» WHAT TO WORK ON
a. List every organization that the article on Justice Rising: Project 77 says joined forces to create the program.
b. According to the article on Justice Rising: Project 77, what is the age limit for people served by the program?
c. Continue the article on Justice Rising: Project 77 from its last sentence.

» EXTRACT
---+---

Lawndale Christian Legal Center, New Life Center, BUILD Chicago and Breakthrough Urban Ministries joined forces to create Justice Rising: Project 77, which launched Tuesday. The program for people 25 and younger will offer on-site legal aid and wraparound social services at four community centers to address issues that lead Black and Latino youth to become involved in the justice system.

The joined organizations can connect at-risk young people to employment, school, trauma counseling, health care, mental health resources, mentoring, housing, spiritual guidance, sports, violence prevention programs and substance use treatment.

The goal is to break the cycle of crime, mass incarceration and recidivism that burdens Black and Latino neighborhoods. To do that, “we must transform the criminal justice system for all youth under 25 from the ground up,” said Cliff Nellis, executive director of Lawndale Christian Legal Center.

“For decades, we have spent billions policing, prosecuting and incarcerating primarily Black and Latino communities in Chicago … exacerbating the cycle of poverty, the cycle of violence and racial inequity,” Nellis said. “Instead, we need to spend billions of dollars on the interventions that community leaders … have spent decades designing and perfecting.”

Violence prevention and public safety strategies must be rooted in free legal aid and “high-quality, community-led holistic supports,” Nellis said.

Their approach promotes restorative justice, where the victims and the perpetrators of a crime can be restored and made whole. This kind of support can help repair the harm that young people may have caused to their community, instead of simply punishing them and discarding them, said Breakthrough Executive Director Yolanda Fields.

“We believe that redemption is possible, and that redemption does not absolve us, but it creates an opportunity for hope,” Fields said.

Attorneys from Lawndale Christian Legal Center will offer legal services. Community lawyering has significant benefits for the legal outcomes for youth involved in the justice system, Nellis said. Young people who have access to an attorney in their own community typically have reduced charges, they are less likely to go to jail and they are more likely to keep a clean criminal record, Nellis said.

There are also social benefits, since the attorney can help them resolve other issues that put young people at risk for becoming involved with the justice system, like housing or labor disputes, Nellis said.

---+---

» INPUT DATA
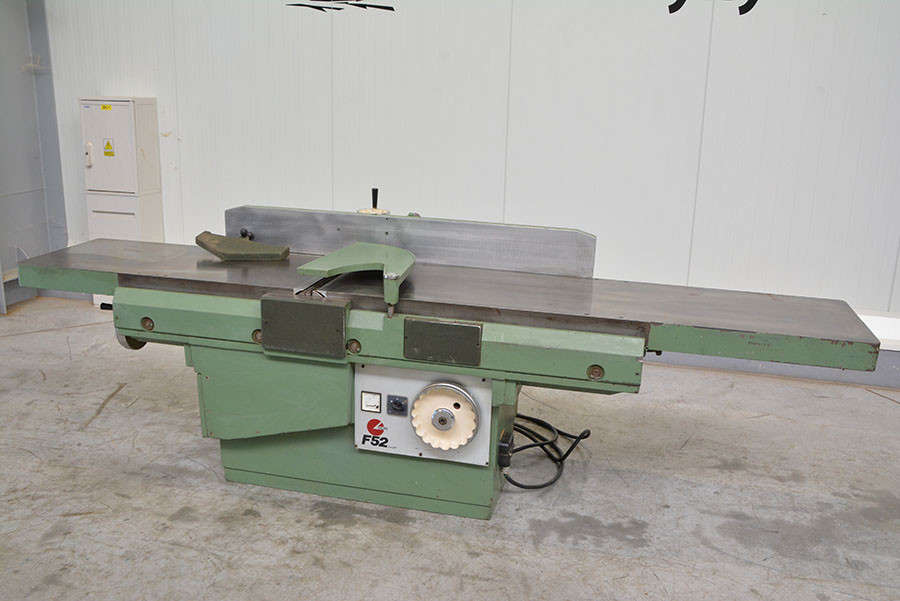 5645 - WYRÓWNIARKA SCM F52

---+---

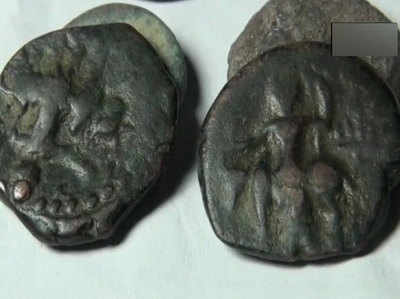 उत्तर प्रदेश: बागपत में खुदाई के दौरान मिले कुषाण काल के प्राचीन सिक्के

---+---

» PER-TASK ANSWERS
a.
Lawndale Christian Legal Center
New Life Center
BUILD Chicago
Breakthrough Urban Ministries

b. The program is for people 25 and younger.

c.
“A lot of our young people may come to us because they need more. They may or may not be seeking support in other areas of their life,” Nellis said. “Once the opportunity is present, they run with it.”

The attorneys will work with social workers and case managers at the neighborhood groups so young people will “have a dedicated team that will provide not only legal representation but also will support their needs as a whole person in their community,” said Andres Alvear, chief program officer at BUILD.

“For a young person who needs to speak with a social worker, if they need an after-school program, or if they need a job, or if they need somebody to help them with housing assistance, that attorney can literally walk down the hall and find somebody,” Alvear said.

Young people face systematic obstacles within the justice system, so the solutions must also be systematic, Alvear said.

“They’re not only navigating a complex criminal justice system, they’re also navigating complex social-emotional needs. These young people have an abundance of assets. But often, the system has failed them,” Alvear said.

The Justice Rising organizations are already community centers that host after-school programs, athletics and other youth-centered activities. The model of meeting the youth where they are already at and bringing them the legal aid and social services they need to address the root causes of crime and violence can be used in all Chicago’s neighborhoods, said Matt DeMateo, executive director at New Life.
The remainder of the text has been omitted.